Matt Henry occupies an unusual place in the New Zealand cricket playing roster. It's rare you find the Canterbury seamer is not in a test or ODI squad but it's equally rare you find him in the final XI.
Henry is one of a cluster of good quality fast-medium bowlers in New Zealand cricket. Trent Boult, Tim Southee and Neil Wagner hold prime spots in the test set-up, and their numbers show they deserve that primacy.
At 26, he is coming into his prime, a few years younger than the other three, and is next in line with the likes of Doug Bracewell, Lockie Ferguson, Adam Milne, Ben Wheeler and Scott Kuggeleijn, getting the odd chance and looking to push their case for a greater presence.

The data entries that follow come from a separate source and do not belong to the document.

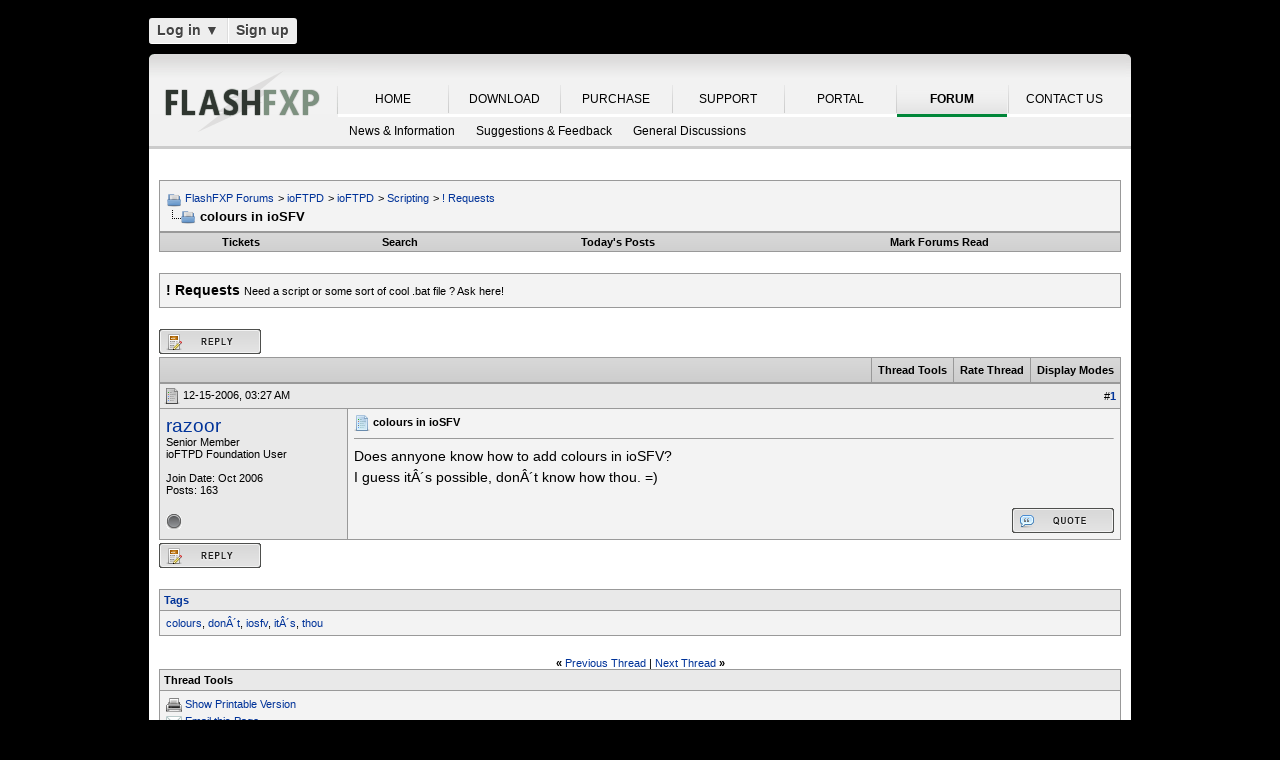

--- FILE ---
content_type: application/javascript
request_url: https://oss.azurewebsites.net/forum/clientscript/vbulletin_ajax_taglist.js?v=3811a3
body_size: 1708
content:
/*======================================================================*\
|| #################################################################### ||
|| # vBulletin 3.8.10 Beta 2
|| # ---------------------------------------------------------------- # ||
|| # Copyright �2000-2016 vBulletin Solutions, Inc. All Rights Reserved. ||
|| # This file may not be redistributed in whole or significant part. # ||
|| # ---------------- VBULLETIN IS NOT FREE SOFTWARE ---------------- # ||
|| # http://www.vbulletin.com | http://www.vbulletin.com/license.html # ||
|| #################################################################### ||
\*======================================================================*/
var tag_add_comp;if(fetch_object("tag_edit_link")){YAHOO.util.Event.on(fetch_object("tag_edit_link"),"click",tag_edit_click)}function tag_edit_click(A){YAHOO.util.Event.stopEvent(A);if(!this.tag_editor){this.tag_editor=new vB_AJAX_TagThread("tag_list_cell",this.id)}this.tag_editor.fetch_form()}function vB_AJAX_TagThread(B,C){this.edit_form="tag_edit_form";this.edit_cancel="tag_edit_cancel";this.form_progress="tag_form_progress";this.submit_progress="tag_edit_progress";this.form_visible=false;this.do_ajax_submit=true;this.tag_container=B;var A=fetch_object(C).href.match(/(\?|&)t=([0-9]+)/);this.threadid=A[2]}vB_AJAX_TagThread.prototype.fetch_form=function(){if(!this.form_visible){YAHOO.util.Connect.asyncRequest("POST","threadtag.php?t="+this.threadid,{success:this.handle_ajax_form,failure:this.handle_ajax_form_error,timeout:vB_Default_Timeout,scope:this},SESSIONURL+"securitytoken="+SECURITYTOKEN+"&t="+this.threadid+"&ajax=1");if(fetch_object(this.form_progress)){fetch_object(this.form_progress).style.display=""}}};vB_AJAX_TagThread.prototype.handle_ajax_form=function(C){if(C.responseXML&&!this.form_visible){var B=C.responseXML.getElementsByTagName("error");if(B.length){alert(B[0].firstChild.nodeValue)}else{if(C.responseXML.getElementsByTagName("html")[0]){var A=fetch_object(this.tag_container);A.origInnerHTML=A.innerHTML;A.innerHTML=C.responseXML.getElementsByTagName("html")[0].firstChild.nodeValue;YAHOO.util.Event.on(this.edit_form,"submit",this.submit_tag_edit,this,true);YAHOO.util.Event.on(this.edit_cancel,"click",this.cancel_tag_edit,this,true);if(fetch_object("tag_add_wrapper_menu")&&fetch_object("tag_add_input")){vbmenu_register("tag_add_wrapper",true);tag_add_comp=new vB_AJAX_TagSuggest("tag_add_comp","tag_add_input","tag_add_wrapper");tag_add_comp.allow_multiple=true;var D=C.responseXML.getElementsByTagName("delimiters")[0];if(D&&D.firstChild){tag_add_comp.set_delimiters(D.firstChild.nodeValue)}fetch_object("tag_add_input").focus();fetch_object("tag_add_input").focus()}this.form_visible=true}}}if(fetch_object(this.form_progress)){fetch_object(this.form_progress).style.display="none"}};vB_AJAX_TagThread.prototype.handle_ajax_form_error=function(A){vBulletin_AJAX_Error_Handler(A);window.location="threadtag.php?"+SESSIONURL+"t="+this.threadid};vB_AJAX_TagThread.prototype.submit_tag_edit=function(B){if(this.do_ajax_submit){YAHOO.util.Event.stopEvent(B);var A=new vB_Hidden_Form(null);A.add_variables_from_object(fetch_object(this.edit_form));YAHOO.util.Connect.asyncRequest("POST","threadtag.php?do=managetags&t="+this.threadid,{success:this.handle_ajax_submit,failure:this.handle_ajax_submit_error,timeout:vB_Default_Timeout,scope:this},SESSIONURL+"securitytoken="+SECURITYTOKEN+"&do=managetags&ajax=1&"+A.build_query_string());if(fetch_object(this.submit_progress)){fetch_object(this.submit_progress).style.display=""}}};vB_AJAX_TagThread.prototype.handle_ajax_submit=function(C){if(C.responseXML){var A=C.responseXML.getElementsByTagName("error");if(A.length){alert(A[0].firstChild.nodeValue)}else{var D=C.responseXML.getElementsByTagName("taghtml");if(D.length&&D[0].firstChild&&D[0].firstChild.nodeValue!==""){fetch_object(this.tag_container).innerHTML=D[0].firstChild.nodeValue}var B=C.responseXML.getElementsByTagName("warning");if(B.length&&B[0].firstChild){alert(B[0].firstChild.nodeValue)}this.form_visible=false}}if(fetch_object(this.submit_progress)){fetch_object(this.submit_progress).style.display="none"}};vB_AJAX_TagThread.prototype.handle_ajax_submit_error=function(A){vBulletin_AJAX_Error_Handler(A);this.do_ajax_submit=false;fetch_object(this.edit_form).submit()};vB_AJAX_TagThread.prototype.cancel_tag_edit=function(){var A=fetch_object(this.tag_container);if(A.origInnerHTML){A.innerHTML=A.origInnerHTML;A.origInnerHTML=""}if(fetch_object(this.form_progress)){fetch_object(this.form_progress).style.display="none"}this.form_visible=false};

He's into his first season with Kent in the English county championship and has been a roaring success. In the first three games, Henry has taken a remarkable 27 wickets at a gob-smacking average of 8.6 apiece, top of the charts at this early point.
There were match figures of 7-70 against Gloucestershire, 12-73 against Durham and 8-90 against Glamorgan.
The Duke ball, a longstanding friend to seam and swing bowlers, has helped and Henry acknowledged it doesn't hurt to have that ball in his hand rather than the Kookaburra used in Australasia, but now under threat from the makers of the Duke.
"It swings nicely, especially when it's brand new. It does help you out a bit but you've still got to bowl in the right areas," he said. "But I've felt really good for a wee while with the ball. In these conditions, you've got to bring the stumps into play, bowl nice and full and be challenging people's defences as much as you can."
Early-season conditions have also helped, although the pitches haven't been as green as might have been anticipated, and have been on the slow side. Henry's contract is for seven first-class games, then eight in England's one-day competition, a nice little period which will still leave some time for a break before next summer.
English cricket has introduced a rule where the visiting team can choose to bowl first, rather than have a traditional toss. So far, Kent haven't had a toss yet. They were sent in against Gloucestershire, then chose to bowl at Durham and Cardiff. Henry isn't sold on the idea, which is to mitigate against groundsmen preparing pitches to suit the home county, and would prefer there was a toss.
"You've still got to back yourselves whether batting or bowling to win the game. The toss, it's just part of the game and having that uncertainty or bit of luck is part of it."
Henry has stuck pretty much to what works for him, rather than tinkering much in England. He appreciates the importance of getting batsmen coming on to the front foot.
"I want to make sure I'm not wasting the ball by trying to beat the outside edge, but trying to bring lbw and bowled into play a bit more."
So far, so good, and Henry's loving his time at Kent. He's played nine tests, taking 25 wickets at 46 and has an impressive 67 wickets in 35 ODIs at 24.5. He is the sort of bowler who doesn't let the team down when given a chance. His record shows he gets good batsmen out. Expect another solid push towards nailing more opportunities next season.